Wieczór, niestety już ostatni na naszych wczasach spędziliśmy na hotelowym tarasie. Animatorzy zorganizowali karaoke. Nie przepadam za tego typu rozrywką, ale było całkiem miło. Jak już chyba wspominałam w hotelu byli głównie Francuzi i Polacy, z przewagą tych pierwszych. Można zatem było posłuchać bardziej i mniej nam znanych francuskich piosenek. Zazwyczaj był to śpiew grupowy. Jeśli jednak śpiewał jeden z Francuzów, który miał wspaniały głos, to wszyscy siedzieli cicho, bo szkoda było go zagłuszać.
Wieczór więc minął szybko i dopiero przed północą wylądowaliśmy w pokojach.
I cóż nastał 16 maja – czwartek
Tego dnia mamy lot powrotny z Chanii o godz. 22.
Po śniadaniu przy kawce deliberujemy co robić. Pierwotny plan zakładał jazdę do Rethymna , bo widzieliśmy go tylko nocą. Jednak duch odkrywców nieco nam oklapł. Pewnie nastąpiło zmęczenie materiału
Wyjątkowo zgodnie uznaliśmy, że czas trochę się pobyczyć. Druga sprawa, to były też małe przeszkody. Do 12 musieliśmy opuścić pokoje (oczywiście pakowanie odłożyliśmy na po śniadaniu). Uznaliśmy też, że tym razem zostajemy na obiad, który był w godz. 12.30-14.30, gdyż kolacji już nie zjemy. Autokar na lotnisko zabierał nas o 18.45 (a kolacja zaczynała się o 19). Zatem po obiedzie pojechaliśmy w kierunku Rethymna na zakupy, bo jakoś wcześniej nie było okazji ich zrobić Jakoś bardzo zajęci byliśmy
Zdjęć nie robiłam, bo nic tam ciekawego poza sklepikami nie było. Wiadomo co kupiliśmy Fetę, oliwki (pakowane próżniowo), chałwę i jakieś drobne słodycze, a koleżanka jeszcze oliwę.( w Polsce znalazła taką samą w sklepie )

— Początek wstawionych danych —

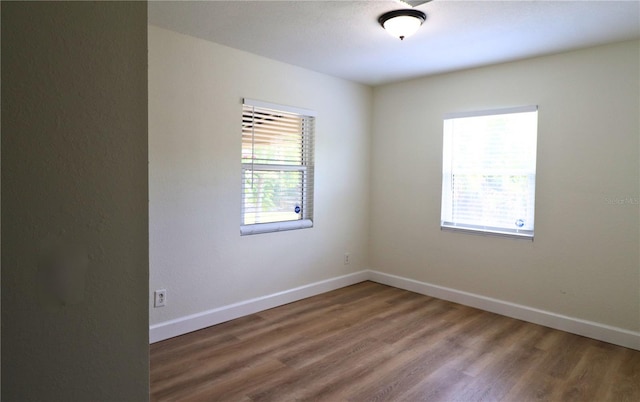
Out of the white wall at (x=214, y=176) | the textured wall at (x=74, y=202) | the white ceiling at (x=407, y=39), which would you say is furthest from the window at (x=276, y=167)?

Resztę czasu spędziliśmy przy hotelu. Auto zostawiliśmy na hotelowym parkingu, a kluczyki w recepcji, więc bez straty czasu.
Fotki z hotelu
Ciekawe co chciał złowić
Zatem czas na małe podsumowanie.
Pobyt był udany i dostarczający wielu miłych doznań dla oczu i duszy. Jedyne co bym zmieniła, to lokalizację. Scaleta jest zbyt daleko położona na wschód. Myślę, że okolice Jeorjupoli (ok. 40 km od Chanii byłoby w sam raz. Druga sprawa to górzysty teren wyspy. Jak patrzymy na mapę, to zaplanowana na dany dzień ilość kilometrów nie jest porażająca, jednak wąskie górskie drogi (słaby silnik w aucie) znacznie wydłużały podróż.

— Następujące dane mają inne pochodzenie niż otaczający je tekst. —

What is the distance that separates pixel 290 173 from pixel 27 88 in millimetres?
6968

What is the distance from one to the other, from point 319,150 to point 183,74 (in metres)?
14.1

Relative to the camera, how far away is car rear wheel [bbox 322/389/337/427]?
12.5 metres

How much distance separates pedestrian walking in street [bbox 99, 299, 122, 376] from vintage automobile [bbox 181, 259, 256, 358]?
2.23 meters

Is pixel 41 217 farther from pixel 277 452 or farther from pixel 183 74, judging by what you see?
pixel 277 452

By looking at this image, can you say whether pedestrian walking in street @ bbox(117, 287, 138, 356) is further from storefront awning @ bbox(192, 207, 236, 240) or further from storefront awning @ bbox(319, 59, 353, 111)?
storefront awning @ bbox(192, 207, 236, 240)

Z pewnością Kreta może zachwycić.
Nie powiem Wam jednak, którą np. plaże wybrać (jeśli musimy takiego wyboru dokonać) – Balos czy Elafonisi.

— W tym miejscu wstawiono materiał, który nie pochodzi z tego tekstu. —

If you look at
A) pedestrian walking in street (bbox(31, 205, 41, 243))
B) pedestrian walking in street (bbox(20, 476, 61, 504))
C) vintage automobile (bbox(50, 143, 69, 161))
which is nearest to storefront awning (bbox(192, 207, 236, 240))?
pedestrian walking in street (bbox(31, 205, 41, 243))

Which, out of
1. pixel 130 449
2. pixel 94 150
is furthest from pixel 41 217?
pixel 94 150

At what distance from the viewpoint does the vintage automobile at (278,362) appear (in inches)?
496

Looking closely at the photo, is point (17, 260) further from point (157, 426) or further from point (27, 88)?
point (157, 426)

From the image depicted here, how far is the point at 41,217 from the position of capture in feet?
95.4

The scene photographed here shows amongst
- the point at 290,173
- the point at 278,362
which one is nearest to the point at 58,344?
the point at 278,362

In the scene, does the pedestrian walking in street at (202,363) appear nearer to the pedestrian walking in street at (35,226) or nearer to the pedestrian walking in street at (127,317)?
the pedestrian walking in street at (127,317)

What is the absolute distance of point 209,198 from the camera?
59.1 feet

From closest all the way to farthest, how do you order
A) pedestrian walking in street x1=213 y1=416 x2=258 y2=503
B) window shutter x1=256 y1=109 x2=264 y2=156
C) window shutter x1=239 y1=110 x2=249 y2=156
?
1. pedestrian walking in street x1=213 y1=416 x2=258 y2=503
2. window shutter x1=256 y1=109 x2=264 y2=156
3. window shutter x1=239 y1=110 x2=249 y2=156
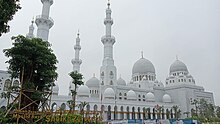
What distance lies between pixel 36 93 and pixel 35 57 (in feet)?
10.8

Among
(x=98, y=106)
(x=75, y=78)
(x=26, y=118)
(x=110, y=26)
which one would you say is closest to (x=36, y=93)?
(x=26, y=118)

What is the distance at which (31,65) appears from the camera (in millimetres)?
17469

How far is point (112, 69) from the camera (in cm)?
4025

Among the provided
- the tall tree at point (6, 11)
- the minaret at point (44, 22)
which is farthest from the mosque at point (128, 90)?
the tall tree at point (6, 11)

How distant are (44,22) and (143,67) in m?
29.8

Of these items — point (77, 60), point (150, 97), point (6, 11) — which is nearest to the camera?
point (6, 11)

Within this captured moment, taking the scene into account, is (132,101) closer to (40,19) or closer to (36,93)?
(40,19)

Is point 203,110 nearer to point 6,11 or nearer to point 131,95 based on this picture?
point 131,95

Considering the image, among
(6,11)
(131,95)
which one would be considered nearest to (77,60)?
(131,95)

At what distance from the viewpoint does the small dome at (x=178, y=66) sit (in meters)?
53.6

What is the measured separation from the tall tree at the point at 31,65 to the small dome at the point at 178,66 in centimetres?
4249

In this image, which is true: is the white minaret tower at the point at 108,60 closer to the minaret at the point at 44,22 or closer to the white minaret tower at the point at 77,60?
the white minaret tower at the point at 77,60

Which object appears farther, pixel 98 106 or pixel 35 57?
pixel 98 106

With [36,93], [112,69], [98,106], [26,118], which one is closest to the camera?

Próbowałyśmy z koleżanką dokonać oceny. Uznałyśmy, że trzeba zobaczyć obie.
No... ale jeśli tylko jedna to:
koleżanka postawiła na Ela, a ja na Balos, ale tylko w pakiecie z Gramvousą (czyli koniecznie trzeba płynąć statkiem).
Lokalizacja bliżej Chanii, to też możliwość jej dodatkowego odwiedzenia. A naprawdę jest bajecznie kolorowa i urokliwa.
Heraklion jest zupełnie inny, by nie powiedzieć brzydki, bo parę miejsc ładnych jest. Ale koloru, uroku, zaułków brak.Chciałam tak jak w Chanii zrobić ładne drzwi lub inne detale. Wymaganie chyba niezbyt wygórowane. Nie udało się.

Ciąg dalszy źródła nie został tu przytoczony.